[TASKS]
[1] Please write out the part of the dog-attack article that starts at the words "The Belgian malinois" and ends after the words "return to California.".
[2] Answer these questions from the dog-attack article:
(a) What breed is the dog that attacked the boy?
(b) Which police dog was Kuna bought to replace?
(c) How long had Kuna been living at the family's home?

== SOURCE DOCUMENT ==

Rejected police dog injures Midvale officer's son
The toddler son of a Midvale police officer was flown to the hospital after the family's dog -- which failed out of training to become a police dog -- attacked the child.
The boy was alone with the dog in the backyard of his home on Wildberry Circle in Kearns when the dog attacked. His mother found him lying in the grass with the dog standing over him, Sgt. Marcelo Rapela of the Midvale Police Department.
The boy was unconscious when his mother called for help, and he was flown to Primary Children's Medical Center in "extremely critical" condition, said Lt. Don Hutson of the Unified Police Department. Later, after medical staff examined the boy, they found the injuries were not as severe as originally thought. The boy's condition has been upgraded to serious, Rapela said.
The Belgian malinois breed of dog is known for its incredibly strong jaws, Hutson said.
The dog, named Kuna, was purchased to replace the police dog Koda, who died in the line of duty after a suspect shot him on New Year's Day.
Kuna's handlers had attempted to train him to sniff for drugs or find people, but he never passed the necessary requirements due to a degenerative eye disease that was discovered after he was purchased, Rapela said.
When the handlers called the company that sold them the dog, company officials sent out another dog but told the handlers they could keep the untrained dog as a pet. Otherwise, because of the eye condition, the dog would be euthanized upon return to California.
Midvale police Officer Gerry Wayne, who was a former K9 handler, agreed to take the dog home as a pet. Kuna had been at the family's home for only a week, Rapela said.
Police have called in professional handlers to quarantine the dog. No decisions have yet been made about Kuna's fate.

===
== DATA EXTRACTS ==

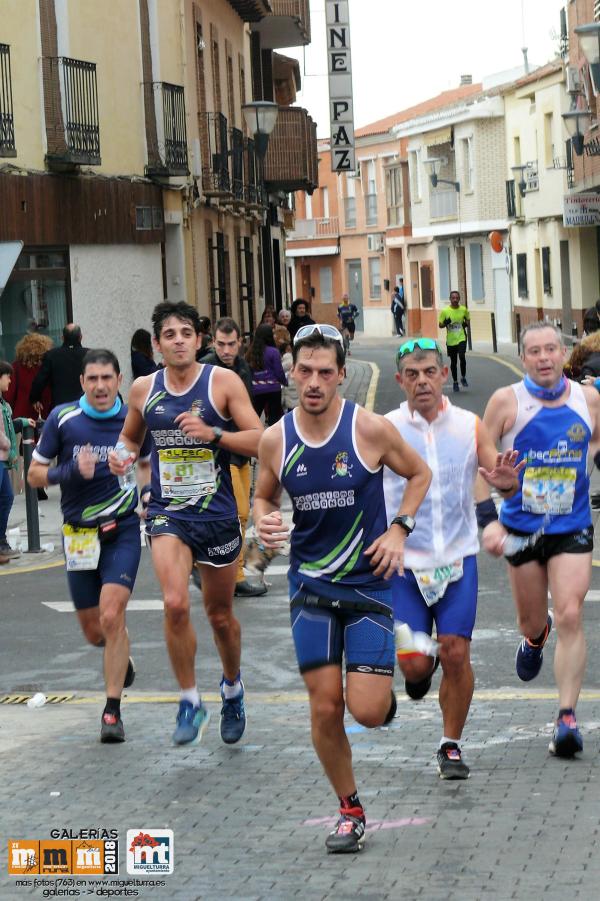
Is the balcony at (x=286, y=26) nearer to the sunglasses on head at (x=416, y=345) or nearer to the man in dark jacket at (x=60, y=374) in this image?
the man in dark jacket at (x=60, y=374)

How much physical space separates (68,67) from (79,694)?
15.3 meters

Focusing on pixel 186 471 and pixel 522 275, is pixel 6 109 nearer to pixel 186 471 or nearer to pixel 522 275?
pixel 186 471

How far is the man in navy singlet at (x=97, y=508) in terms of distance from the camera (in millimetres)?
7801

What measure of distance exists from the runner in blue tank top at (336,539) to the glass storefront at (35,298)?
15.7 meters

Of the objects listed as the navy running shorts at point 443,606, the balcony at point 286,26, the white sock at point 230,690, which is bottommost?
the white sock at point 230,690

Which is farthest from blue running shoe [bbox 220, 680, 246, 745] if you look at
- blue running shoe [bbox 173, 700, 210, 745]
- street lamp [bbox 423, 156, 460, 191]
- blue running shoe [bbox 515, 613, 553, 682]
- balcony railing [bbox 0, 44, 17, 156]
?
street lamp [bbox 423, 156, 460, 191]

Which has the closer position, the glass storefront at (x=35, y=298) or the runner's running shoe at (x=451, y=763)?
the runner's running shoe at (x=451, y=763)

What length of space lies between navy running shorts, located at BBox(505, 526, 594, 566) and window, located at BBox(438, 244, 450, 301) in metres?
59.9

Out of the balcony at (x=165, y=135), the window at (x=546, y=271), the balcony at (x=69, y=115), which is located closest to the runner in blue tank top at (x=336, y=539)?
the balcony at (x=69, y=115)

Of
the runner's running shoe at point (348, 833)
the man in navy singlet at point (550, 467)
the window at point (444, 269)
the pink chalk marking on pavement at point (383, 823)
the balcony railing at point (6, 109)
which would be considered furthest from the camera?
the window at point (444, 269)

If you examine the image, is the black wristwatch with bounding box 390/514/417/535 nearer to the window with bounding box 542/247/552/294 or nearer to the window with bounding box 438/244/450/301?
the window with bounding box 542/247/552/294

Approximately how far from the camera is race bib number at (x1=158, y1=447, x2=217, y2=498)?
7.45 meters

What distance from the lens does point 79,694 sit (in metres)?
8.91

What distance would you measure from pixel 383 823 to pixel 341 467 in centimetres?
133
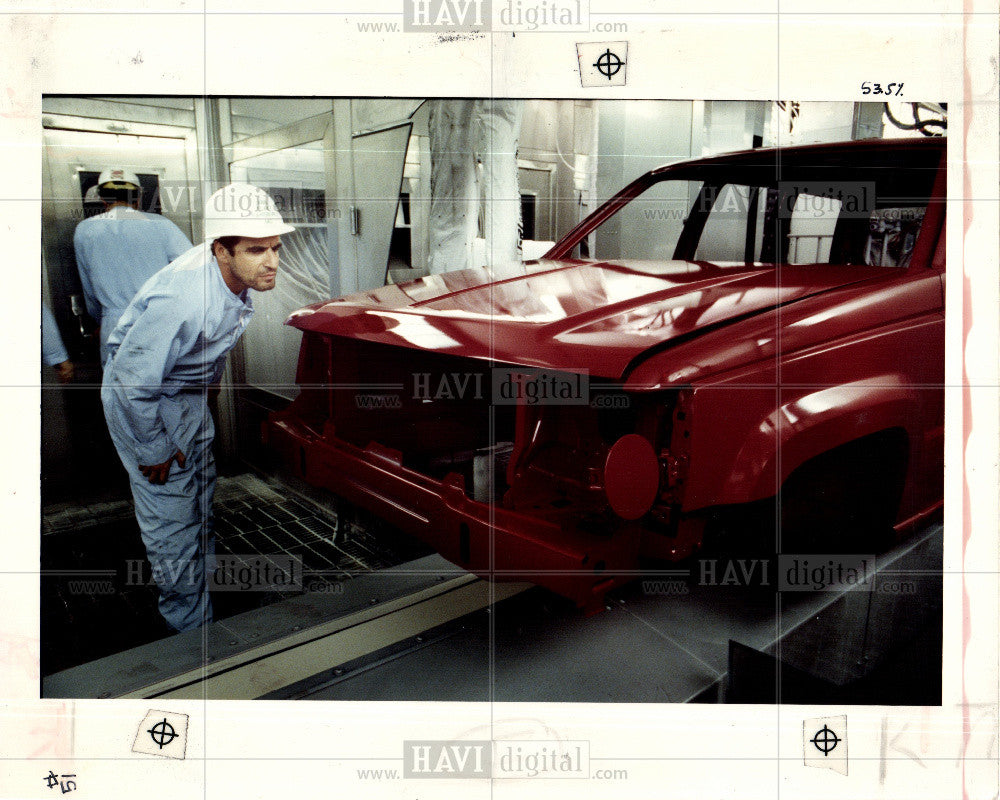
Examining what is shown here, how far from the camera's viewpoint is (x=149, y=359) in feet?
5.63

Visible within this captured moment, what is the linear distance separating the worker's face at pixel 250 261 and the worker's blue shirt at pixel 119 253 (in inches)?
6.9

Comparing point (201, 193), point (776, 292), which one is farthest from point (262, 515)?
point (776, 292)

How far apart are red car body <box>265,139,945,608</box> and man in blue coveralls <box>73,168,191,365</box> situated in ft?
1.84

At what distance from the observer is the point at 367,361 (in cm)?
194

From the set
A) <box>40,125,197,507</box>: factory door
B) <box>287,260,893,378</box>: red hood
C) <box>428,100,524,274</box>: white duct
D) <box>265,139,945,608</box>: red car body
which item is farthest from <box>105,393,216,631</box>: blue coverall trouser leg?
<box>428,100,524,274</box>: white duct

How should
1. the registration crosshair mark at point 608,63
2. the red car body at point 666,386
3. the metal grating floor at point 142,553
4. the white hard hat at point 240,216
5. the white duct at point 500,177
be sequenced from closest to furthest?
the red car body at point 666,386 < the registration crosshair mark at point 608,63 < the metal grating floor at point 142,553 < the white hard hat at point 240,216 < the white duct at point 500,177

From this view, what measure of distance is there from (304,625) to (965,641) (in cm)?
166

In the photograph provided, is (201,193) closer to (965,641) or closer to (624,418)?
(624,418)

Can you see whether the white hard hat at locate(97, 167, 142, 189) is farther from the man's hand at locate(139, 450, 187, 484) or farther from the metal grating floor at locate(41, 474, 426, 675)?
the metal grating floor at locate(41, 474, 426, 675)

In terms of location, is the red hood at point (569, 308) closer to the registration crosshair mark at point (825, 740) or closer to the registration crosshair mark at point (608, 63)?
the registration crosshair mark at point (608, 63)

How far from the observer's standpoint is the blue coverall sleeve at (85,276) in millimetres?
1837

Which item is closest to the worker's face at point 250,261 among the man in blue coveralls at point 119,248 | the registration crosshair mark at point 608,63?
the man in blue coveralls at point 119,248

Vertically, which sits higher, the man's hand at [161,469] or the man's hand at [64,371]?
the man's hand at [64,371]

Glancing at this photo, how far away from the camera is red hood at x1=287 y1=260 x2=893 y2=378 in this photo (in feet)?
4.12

===
== DATA EXTRACTS ==

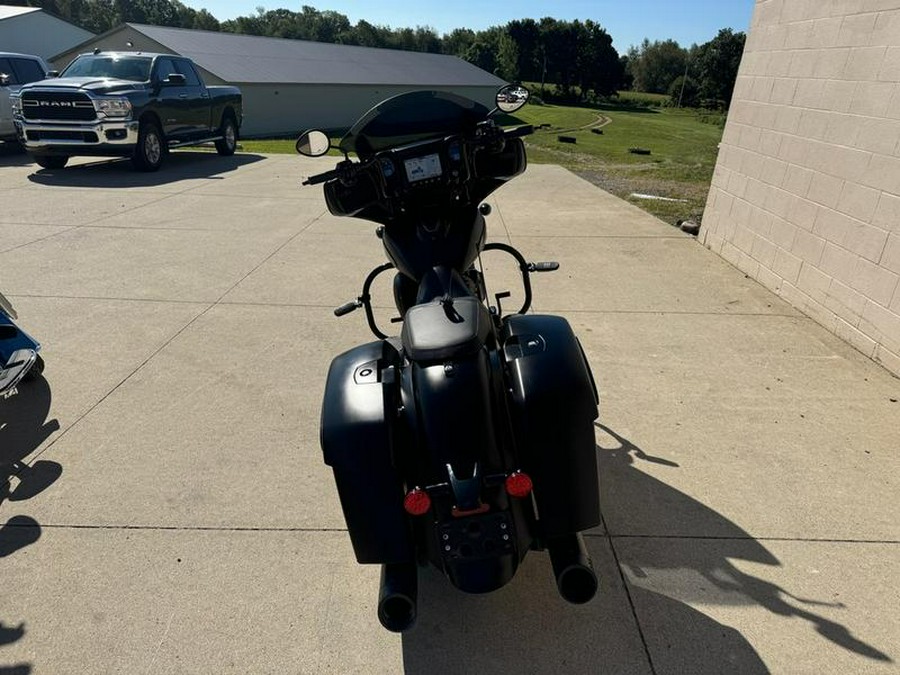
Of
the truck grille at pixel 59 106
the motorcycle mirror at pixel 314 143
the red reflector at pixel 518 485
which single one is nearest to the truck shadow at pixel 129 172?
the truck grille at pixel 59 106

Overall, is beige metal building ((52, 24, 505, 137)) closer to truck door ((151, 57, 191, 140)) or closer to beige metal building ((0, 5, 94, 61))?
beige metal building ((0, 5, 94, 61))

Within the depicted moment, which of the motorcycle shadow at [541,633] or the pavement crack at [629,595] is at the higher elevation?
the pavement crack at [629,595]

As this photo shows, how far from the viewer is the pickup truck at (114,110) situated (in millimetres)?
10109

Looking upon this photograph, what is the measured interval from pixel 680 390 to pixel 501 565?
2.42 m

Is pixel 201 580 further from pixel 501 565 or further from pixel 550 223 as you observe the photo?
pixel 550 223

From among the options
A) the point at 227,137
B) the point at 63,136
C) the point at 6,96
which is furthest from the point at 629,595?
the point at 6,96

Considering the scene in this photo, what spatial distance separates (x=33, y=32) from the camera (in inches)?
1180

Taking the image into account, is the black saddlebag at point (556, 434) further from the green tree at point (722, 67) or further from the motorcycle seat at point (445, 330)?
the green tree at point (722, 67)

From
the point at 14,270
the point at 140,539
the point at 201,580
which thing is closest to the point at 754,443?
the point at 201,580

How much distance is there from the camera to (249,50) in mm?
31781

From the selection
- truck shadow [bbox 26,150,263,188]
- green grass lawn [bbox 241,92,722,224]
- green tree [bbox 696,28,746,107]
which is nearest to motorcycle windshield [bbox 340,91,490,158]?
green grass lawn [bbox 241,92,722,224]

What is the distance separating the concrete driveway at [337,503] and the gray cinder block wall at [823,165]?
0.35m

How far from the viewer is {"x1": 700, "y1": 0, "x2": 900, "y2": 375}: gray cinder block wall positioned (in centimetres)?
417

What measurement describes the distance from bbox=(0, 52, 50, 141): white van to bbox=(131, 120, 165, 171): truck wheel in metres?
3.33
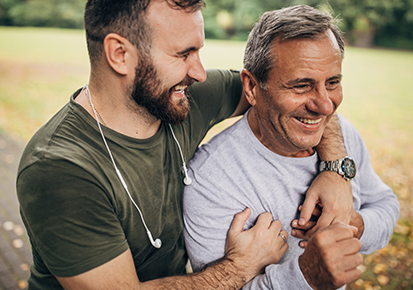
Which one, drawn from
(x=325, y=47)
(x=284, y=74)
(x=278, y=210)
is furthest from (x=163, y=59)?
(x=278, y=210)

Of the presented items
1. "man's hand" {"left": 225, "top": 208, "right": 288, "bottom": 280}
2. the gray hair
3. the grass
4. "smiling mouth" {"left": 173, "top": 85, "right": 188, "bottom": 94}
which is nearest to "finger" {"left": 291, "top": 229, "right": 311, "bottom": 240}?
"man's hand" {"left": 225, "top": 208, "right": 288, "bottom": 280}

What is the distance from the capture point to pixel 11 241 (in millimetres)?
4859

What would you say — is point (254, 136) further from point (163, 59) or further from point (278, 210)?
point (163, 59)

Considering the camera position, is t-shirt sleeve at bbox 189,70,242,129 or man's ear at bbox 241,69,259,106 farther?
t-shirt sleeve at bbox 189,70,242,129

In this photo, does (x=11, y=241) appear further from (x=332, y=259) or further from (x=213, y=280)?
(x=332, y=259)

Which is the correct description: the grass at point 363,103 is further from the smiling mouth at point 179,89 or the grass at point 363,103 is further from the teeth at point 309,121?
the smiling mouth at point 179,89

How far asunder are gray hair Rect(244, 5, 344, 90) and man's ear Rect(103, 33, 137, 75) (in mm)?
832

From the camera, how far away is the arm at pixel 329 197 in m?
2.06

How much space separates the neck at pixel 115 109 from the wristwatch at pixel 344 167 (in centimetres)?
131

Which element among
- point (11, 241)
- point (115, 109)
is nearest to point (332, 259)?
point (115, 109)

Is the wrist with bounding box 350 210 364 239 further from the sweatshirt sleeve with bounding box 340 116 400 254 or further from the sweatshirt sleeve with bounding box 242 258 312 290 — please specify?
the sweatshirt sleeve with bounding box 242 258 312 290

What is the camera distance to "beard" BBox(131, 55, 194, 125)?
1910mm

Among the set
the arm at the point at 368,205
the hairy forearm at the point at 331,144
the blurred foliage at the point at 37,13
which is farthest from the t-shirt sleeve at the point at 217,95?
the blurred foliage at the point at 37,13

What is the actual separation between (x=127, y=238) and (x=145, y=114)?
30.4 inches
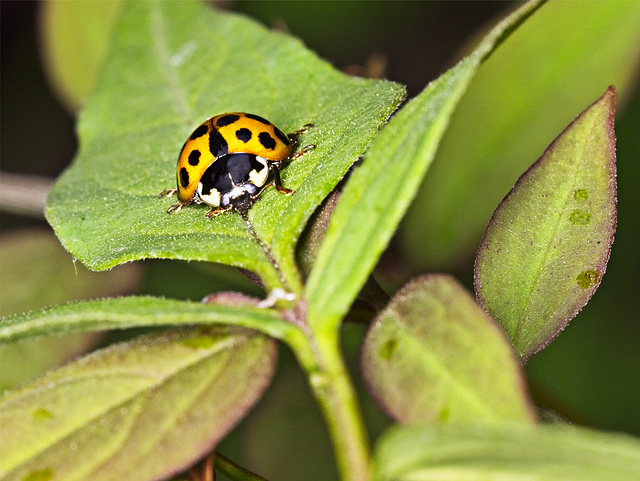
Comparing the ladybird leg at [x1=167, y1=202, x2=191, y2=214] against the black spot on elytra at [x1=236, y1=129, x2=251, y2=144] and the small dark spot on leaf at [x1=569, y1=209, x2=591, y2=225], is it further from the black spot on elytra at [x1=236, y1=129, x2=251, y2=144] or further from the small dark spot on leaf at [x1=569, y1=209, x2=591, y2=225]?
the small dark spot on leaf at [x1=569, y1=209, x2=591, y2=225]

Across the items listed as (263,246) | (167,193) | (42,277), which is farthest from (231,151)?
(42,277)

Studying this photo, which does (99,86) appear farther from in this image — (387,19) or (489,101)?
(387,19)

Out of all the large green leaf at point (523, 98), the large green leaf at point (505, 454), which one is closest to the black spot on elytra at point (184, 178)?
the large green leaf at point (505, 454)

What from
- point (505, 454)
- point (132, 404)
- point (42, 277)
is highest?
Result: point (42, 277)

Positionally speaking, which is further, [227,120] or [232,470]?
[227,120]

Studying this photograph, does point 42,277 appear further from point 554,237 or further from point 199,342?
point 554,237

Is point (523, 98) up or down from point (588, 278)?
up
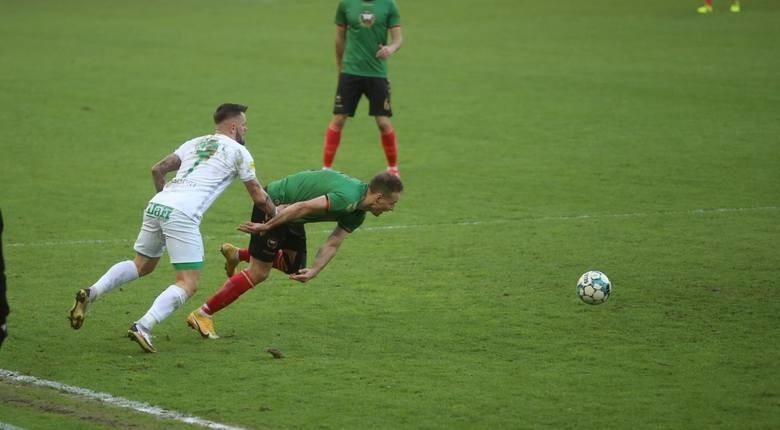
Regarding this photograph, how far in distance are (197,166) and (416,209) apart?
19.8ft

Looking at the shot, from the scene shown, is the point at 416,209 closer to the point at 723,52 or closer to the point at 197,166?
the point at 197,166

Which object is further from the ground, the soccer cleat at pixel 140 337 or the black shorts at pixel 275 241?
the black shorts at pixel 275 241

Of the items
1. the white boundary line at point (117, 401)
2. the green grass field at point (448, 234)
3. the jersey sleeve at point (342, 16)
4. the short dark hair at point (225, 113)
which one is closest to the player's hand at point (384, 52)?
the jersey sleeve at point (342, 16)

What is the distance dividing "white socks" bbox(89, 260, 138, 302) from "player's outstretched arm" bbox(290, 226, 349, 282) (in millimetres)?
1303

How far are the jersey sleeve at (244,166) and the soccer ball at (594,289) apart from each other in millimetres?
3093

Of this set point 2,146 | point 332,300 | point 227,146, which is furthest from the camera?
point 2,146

===
== DATA EXTRACTS ==

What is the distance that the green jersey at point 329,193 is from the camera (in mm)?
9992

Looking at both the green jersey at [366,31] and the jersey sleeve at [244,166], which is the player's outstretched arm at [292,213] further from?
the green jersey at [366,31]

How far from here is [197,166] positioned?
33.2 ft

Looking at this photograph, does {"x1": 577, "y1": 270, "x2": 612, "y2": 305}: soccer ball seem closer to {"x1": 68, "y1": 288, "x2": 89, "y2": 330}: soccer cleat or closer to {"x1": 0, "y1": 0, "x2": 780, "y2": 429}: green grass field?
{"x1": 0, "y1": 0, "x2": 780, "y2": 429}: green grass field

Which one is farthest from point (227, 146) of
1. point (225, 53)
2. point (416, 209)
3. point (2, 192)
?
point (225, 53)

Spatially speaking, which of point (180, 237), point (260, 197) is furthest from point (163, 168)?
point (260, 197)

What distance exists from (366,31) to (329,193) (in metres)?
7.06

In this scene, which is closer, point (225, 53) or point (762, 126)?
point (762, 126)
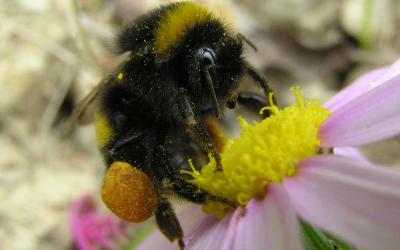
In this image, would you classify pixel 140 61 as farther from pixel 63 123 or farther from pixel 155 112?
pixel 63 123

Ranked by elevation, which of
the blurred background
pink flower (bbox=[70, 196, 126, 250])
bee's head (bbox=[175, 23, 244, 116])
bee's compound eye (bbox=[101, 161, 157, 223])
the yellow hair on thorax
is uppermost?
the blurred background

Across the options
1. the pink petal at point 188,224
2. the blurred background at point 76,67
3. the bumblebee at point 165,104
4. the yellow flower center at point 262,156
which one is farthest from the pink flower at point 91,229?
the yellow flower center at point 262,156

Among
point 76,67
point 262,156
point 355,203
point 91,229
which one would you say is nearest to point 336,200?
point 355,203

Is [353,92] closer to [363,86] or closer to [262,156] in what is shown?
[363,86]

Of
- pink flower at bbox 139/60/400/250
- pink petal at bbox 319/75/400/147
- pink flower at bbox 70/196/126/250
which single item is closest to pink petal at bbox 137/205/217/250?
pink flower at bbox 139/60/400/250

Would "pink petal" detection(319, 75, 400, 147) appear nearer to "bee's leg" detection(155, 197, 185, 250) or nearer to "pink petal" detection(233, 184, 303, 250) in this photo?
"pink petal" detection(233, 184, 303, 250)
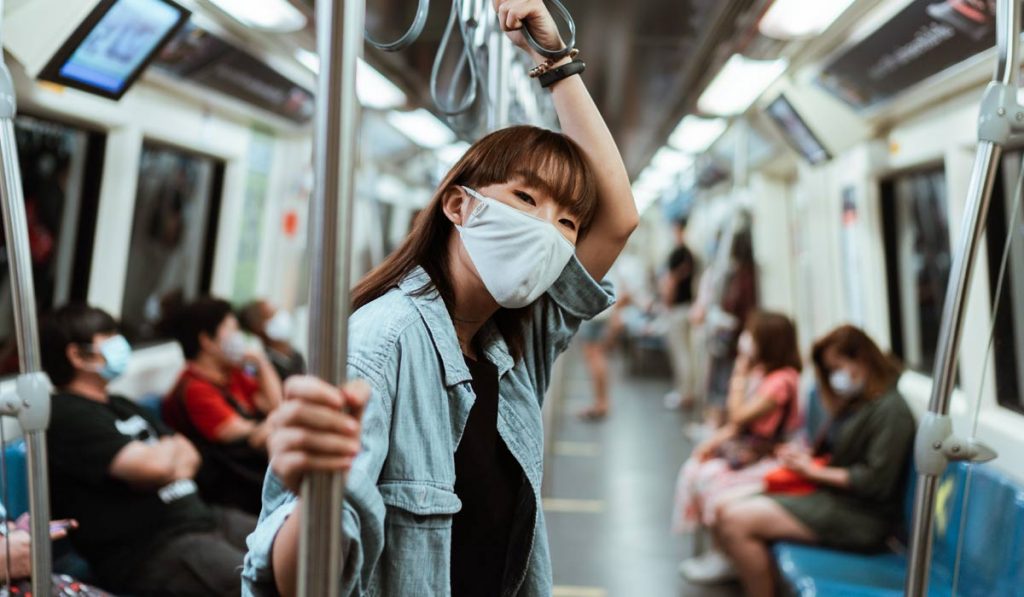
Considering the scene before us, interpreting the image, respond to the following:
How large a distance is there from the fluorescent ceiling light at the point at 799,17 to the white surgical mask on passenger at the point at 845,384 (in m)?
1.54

===

[TASK-BY-TASK OUTPUTS]
[1]
The Belgian malinois breed of dog is known for its incredibly strong jaws, Hutson said.
The dog, named Kuna, was purchased to replace the police dog Koda, who died in the line of duty after a suspect shot him on New Year's Day.
Kuna's handlers had attempted to train him to sniff for drugs or find people, but he never passed the necessary requirements due to a degenerative eye disease that was discovered after he was purchased, Rapela said.
When the handlers called the company that sold them the dog, company officials sent out another dog but told the handlers they could keep the untrained dog as a pet. Otherwise, because of the eye condition, the dog would be euthanized upon return to California.

[2]
(a) A Belgian malinois.
(b) Koda.
(c) Only a week.